The activation of rabbit intestinal adenylate cyclase by cholera toxin

Abstract

Brush-border and basal-lateral membranes were prepared from rabbit intestinal epithelial cells by differential centrifugation and MgCl 2 precipitation. The ADP-ribosylation of proteins in these fractions when incubated with [[ adenylate- 32P]NAD + and cholera toxin was investigated. Three proteins of molecular mass 45, 40 and 37 kDa were labelled in a toxin-dependent manner in each membrane fraction. The incorporation of 32P-labelled ADP-ribose was 18-fold greater in brush-border membranes than in basal-lateral membranes, comparable to the enrichment of sucrase (marker enzyme for the brush border) in these membranes. There was a 20% release of the 40 and 45 kDa proteins from the brush-border membrane following this ADP-ribosylation.

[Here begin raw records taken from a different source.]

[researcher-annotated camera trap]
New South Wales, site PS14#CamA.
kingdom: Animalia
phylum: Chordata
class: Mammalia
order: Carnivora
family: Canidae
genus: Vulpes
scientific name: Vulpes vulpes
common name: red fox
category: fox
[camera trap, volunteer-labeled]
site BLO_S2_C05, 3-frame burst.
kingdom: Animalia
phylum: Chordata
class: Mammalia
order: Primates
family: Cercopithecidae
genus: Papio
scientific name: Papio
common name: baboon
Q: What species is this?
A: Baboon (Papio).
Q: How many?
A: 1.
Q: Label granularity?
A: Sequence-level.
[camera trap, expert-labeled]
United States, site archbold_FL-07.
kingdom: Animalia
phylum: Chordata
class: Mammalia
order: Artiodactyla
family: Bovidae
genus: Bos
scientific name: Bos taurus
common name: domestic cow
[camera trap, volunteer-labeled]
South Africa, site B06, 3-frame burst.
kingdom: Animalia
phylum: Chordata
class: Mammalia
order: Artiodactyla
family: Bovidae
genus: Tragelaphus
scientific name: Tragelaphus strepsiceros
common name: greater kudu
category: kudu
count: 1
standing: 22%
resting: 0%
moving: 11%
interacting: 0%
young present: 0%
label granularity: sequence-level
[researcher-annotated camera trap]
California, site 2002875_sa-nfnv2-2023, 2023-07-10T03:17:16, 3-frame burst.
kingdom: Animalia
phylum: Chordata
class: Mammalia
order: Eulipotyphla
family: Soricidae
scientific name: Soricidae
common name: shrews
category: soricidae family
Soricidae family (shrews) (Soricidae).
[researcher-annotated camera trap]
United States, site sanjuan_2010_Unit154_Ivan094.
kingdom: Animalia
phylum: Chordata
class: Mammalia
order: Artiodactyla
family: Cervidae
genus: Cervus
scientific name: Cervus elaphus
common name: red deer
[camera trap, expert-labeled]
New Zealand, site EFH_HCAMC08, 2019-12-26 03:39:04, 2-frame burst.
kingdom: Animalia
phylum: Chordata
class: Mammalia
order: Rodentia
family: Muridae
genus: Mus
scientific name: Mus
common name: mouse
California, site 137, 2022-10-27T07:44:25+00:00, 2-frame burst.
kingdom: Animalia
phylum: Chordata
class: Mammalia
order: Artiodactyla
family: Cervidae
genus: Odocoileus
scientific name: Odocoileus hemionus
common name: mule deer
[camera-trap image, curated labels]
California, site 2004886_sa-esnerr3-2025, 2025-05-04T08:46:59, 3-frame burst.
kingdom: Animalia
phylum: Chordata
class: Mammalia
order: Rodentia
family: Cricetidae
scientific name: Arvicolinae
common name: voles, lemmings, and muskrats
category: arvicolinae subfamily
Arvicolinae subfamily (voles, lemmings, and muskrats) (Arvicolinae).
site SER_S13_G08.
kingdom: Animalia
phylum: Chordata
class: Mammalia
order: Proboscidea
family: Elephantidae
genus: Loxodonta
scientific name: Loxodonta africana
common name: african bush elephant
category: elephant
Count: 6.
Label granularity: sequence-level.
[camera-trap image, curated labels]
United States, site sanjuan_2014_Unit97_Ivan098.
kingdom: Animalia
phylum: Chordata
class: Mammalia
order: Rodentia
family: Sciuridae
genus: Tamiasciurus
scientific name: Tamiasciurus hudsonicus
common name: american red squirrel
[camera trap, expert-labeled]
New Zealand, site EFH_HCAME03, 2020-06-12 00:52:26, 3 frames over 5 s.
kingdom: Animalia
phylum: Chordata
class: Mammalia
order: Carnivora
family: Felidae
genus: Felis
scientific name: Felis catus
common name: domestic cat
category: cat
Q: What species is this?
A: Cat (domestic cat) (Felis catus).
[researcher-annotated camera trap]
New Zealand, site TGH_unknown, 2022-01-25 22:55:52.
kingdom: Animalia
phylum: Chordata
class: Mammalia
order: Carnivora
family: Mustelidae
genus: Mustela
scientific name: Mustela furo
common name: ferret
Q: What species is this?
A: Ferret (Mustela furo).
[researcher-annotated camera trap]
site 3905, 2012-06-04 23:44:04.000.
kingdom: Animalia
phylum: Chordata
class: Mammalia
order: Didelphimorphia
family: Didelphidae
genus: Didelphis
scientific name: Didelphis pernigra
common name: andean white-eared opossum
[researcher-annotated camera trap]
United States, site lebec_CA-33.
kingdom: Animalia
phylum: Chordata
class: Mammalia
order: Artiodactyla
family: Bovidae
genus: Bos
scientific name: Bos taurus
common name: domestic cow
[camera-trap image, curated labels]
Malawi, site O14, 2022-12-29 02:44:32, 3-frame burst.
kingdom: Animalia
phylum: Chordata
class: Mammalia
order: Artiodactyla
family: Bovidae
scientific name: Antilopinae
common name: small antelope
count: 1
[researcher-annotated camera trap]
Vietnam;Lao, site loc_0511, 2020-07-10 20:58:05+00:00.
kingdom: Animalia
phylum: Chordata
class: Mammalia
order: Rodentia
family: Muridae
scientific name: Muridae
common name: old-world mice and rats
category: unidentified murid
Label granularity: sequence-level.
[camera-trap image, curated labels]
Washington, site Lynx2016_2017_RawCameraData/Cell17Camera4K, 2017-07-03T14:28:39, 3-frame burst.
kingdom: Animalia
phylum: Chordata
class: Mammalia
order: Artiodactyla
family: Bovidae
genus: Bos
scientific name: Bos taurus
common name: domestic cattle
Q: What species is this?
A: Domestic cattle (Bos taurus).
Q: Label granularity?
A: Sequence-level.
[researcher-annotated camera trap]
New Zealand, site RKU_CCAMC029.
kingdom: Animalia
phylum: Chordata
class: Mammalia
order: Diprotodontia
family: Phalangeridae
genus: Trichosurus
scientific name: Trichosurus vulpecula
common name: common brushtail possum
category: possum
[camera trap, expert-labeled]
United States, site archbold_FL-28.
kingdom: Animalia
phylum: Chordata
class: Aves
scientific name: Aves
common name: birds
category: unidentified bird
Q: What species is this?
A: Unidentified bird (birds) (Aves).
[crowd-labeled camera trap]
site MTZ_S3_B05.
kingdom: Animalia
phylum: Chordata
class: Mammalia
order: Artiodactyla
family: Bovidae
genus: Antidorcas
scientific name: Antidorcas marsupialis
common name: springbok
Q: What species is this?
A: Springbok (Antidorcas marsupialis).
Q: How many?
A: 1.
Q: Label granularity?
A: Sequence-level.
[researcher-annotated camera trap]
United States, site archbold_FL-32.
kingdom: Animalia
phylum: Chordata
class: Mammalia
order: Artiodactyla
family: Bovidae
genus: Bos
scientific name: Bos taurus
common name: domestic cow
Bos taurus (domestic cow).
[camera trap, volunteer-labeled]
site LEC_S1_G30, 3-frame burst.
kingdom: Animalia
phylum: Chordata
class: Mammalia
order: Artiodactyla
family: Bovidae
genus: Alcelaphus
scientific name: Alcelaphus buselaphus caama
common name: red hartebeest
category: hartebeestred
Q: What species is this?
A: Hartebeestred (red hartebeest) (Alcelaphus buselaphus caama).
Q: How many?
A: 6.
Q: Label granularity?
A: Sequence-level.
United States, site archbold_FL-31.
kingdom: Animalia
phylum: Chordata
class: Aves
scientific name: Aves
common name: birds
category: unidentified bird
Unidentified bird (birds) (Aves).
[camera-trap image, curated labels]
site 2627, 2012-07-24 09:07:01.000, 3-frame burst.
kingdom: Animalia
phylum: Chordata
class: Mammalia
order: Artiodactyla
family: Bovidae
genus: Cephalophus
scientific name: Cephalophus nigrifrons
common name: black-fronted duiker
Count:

Activation of adenylate cyclase by both cholera toxin and sodium fluoride was 2.7- and 2.3-fold greater, respectively, in basal-lateral membranes than in brush-border membranes, comparable to the enrichment of Na +/K +-ATPase (marker enzyme for the basal-lateral membrane) in these membranes. The effect of sodium fluoride on membranes pretreated with cholera toxin revealed no increase in adenylate cyclaseactivity above that due to the toxin. This presumably means that both toxin and fluoride activate adenylate cyclase by the same regulatory protein. The results show that cholera toxin catalyzes the ADP-ribosylation of regulatory proteins in the brush-border membrane, and these proteins then migrate to the basal-lateral membrane where they activate the catalytic component of adenylate cyclase.